Crack Sentences Cut
New federal sentencing guidelines took effect yesterday that will cut the recommended sentences for crack cocaine offenses and reduce the prison population.
The U.S. Sentencing Commission’s new guidelines cut the average sentence for crack possession to 8 years 10 months from 10 years 1 month, the New York Times reports. The changes took effect after Congress did not act within the specified 180-day time period to reject them.
The commission will decide Nov. 13 whether to make the guidelines retroactive, which would allow convicted crack offenders to apply for reduced sentences. The ABA supports retroactivity, the newspaper says.
Critics had contended the old guidelines were too harsh because they were much tougher on crack than powder cocaine offenses.

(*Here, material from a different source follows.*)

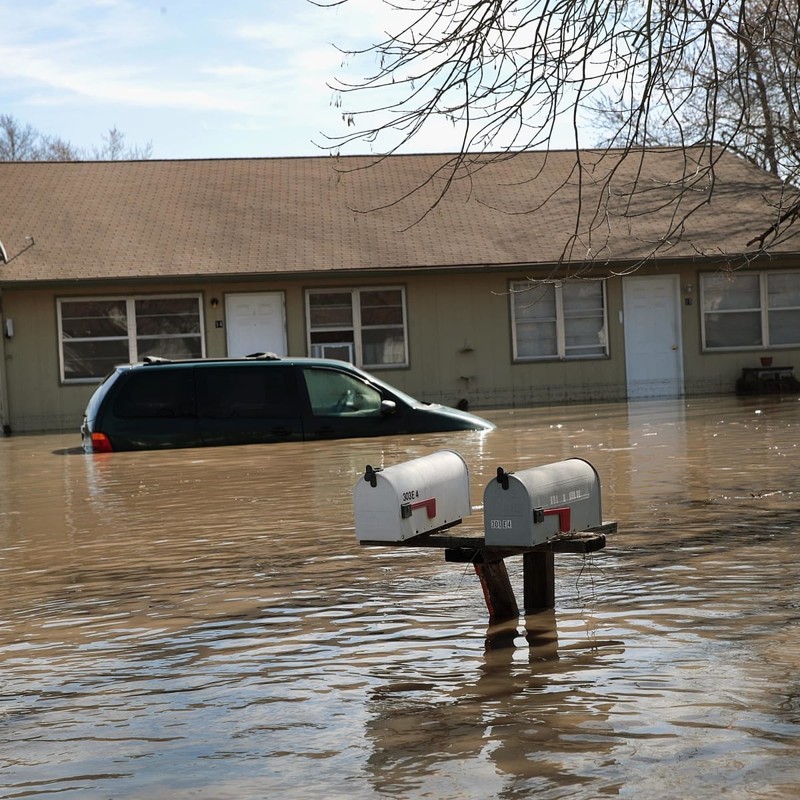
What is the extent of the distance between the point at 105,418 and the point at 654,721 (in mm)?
12378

Three bills pending in Congress go further, by reducing or eliminating mandatory minimums for crack possession.
Ohio State law professor Douglas Berman told the Times that some federal judges were already refusing to apply the tough guidelines in crack cases after a 2005 U.S. Supreme Court decision declaring the guidelines to be advisory rather than mandatory.
“That created a kind of instability in the overall sentencing guidelines,” Berman said. “I think the commission recognized that the long-term health of all of its guidelines depends on its ability to get judicial adherence to their guidelines.”